In April, Blanchard Holdings Inc. president Jonathan Blanchard intends to begin construction of a 28-unit affordable housing rental project on the zero block of Maple Street. On Wednesday he told the Times-Herald the South Hill project should be complete by December, he hopes.
“This will benefit the city,” he said, adding the rental units would come with either two bedrooms or three bedrooms, and the tenants are expected to be low- to- moderate-income families.
“It will be an instant boost to the rental supply.”
According to Blanchard, there has not been a similar project in Moose Jaw in over 20 years. Depending on the success of this year’s affordable housing project, he said he might consider similar projects locally in the future as well.
He said his development is made possible largely due to access to government programs to support affordable housing project capital costs. Currently he is still finalizing a deal with Sask. Housing for funding.
One of the expenses Blanchard has had to assume with the project is paving the zero block of Maple Street. However, after much deliberation the City of Moose Jaw has agreed to offer some support in the form of covering a portion of paving costs.
During Tuesday’s regular council meeting, council passed a motion to remove the requirement on Blanchard Holdings Inc. to provide sidewalks on the zero block of Maple Street East.
Further, the majority of council approved the following amendment to that motion: “That the City of Moose Jaw contribute $47,500 towards the paving of the zero block of Maple Street East, and further that the source of funds be the land development fund.”
Mayor Glenn Hagel said it strikes him as appropriate for the city to approach the Blanchard project as an affordable housing project.
“I want to acknowledge that Mr. Blanchard is working in partnership with the province through Sask. Housing, and Sask. Housing is a very important capital partner in the project to enable the construction of the 28 affordable housing units,” he said, noting the city earned $32,000 on the project through the sale of a strip of land Blanchard required for the project.
Councillors Brian Swanson and Dawn Luhning did not vote in favour of the amendment. Swanson noted a motion passed in March 2011 allowing for rezoning of Blanchard’s property necessary for development also stated the owner would be responsible for paving the adjacent roadway.
The total cost of the paving is $178,000, but with this week’s council decision Blanchard is only paying $100,000.
Blanchard said he believes there are examples of shabby rental suites some Moose Javians are forced to live in simply because they are too poor to leave.
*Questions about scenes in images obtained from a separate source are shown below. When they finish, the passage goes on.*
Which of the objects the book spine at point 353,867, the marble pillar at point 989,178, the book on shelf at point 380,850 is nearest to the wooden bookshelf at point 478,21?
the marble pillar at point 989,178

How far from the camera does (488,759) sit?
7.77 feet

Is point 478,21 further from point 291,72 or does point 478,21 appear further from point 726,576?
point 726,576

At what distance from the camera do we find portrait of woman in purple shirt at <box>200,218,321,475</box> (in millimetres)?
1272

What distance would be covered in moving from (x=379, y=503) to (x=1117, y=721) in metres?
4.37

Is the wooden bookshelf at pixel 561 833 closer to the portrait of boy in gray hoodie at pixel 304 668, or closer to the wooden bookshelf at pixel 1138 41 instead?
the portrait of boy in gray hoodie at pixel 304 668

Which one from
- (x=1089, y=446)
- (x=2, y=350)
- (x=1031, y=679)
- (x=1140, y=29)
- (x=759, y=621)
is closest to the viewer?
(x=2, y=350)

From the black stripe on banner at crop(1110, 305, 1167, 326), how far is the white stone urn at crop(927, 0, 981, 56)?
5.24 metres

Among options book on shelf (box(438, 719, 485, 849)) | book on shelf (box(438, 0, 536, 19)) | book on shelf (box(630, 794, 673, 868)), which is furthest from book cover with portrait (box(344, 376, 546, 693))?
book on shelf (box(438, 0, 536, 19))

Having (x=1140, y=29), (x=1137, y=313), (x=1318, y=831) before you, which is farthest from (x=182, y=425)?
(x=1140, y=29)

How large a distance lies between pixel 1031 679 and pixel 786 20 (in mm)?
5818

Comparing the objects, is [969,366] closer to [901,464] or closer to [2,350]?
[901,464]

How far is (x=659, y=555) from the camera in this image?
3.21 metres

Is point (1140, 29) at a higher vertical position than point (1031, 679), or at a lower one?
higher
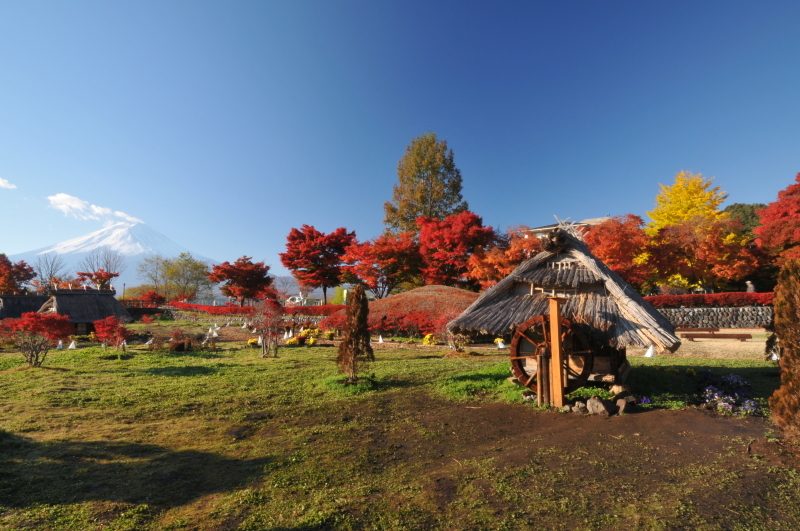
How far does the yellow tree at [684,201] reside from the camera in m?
29.4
He said if those landlords lose tenants to his new development once it is complete, then likely those landlords might be forced to improve their properties.
“I think the spinoffs are great in that way too.”
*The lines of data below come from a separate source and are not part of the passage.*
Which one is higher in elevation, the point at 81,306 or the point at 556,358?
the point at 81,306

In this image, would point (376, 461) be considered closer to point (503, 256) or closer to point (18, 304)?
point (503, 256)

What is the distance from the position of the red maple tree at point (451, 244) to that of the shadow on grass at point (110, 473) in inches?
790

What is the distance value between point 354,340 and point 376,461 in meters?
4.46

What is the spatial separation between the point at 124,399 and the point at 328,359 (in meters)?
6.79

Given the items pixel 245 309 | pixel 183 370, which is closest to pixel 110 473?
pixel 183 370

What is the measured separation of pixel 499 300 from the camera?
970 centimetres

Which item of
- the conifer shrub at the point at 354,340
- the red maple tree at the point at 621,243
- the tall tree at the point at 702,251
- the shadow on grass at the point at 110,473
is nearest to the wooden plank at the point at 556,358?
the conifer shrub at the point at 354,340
Blanchard said he would be managing his South Hill property and, once the project is underway, he would make public how people could apply to live in one of the units.
Speaking strictly about aesthetics, Blanchard said the view of downtown from the site of the future apartment complex is actually quite spectacular and the location is ideal too, as it gives tenants easy walking access to downtown, Wakamow Valley and the Yara Community Gardens.
“It’s great for the neighbourhood.”
With a new affordable housing rental project coming to South Hill, Moose Jaw Housing Authority (MJHA) operations manager Jim Cannon said he is quite pleased. Any new rental units is happy news, he said, especially if it’s for low- to- moderate-income Moose Javians.
“That’s where the majority of the pressure is,” Cannon told the Times-Herald on Wednesday. He said it’s nice to see a private developer, Blanchard Holdings Inc. president Jonathan Blanchard, work with government funding programs to improve the number of affordable housing options locally.
Cannon said MJHA’s waiting list is “swelling” and the vacancy rate is near zero.
“At this time, we’re full,” he said, adding he hopes other developers will look at Blanchard’s example and pursue options to create new affordable rental properties for low- to- moderate-income residents, taking advantage of government programs aimed at helping cover some of the capital costs.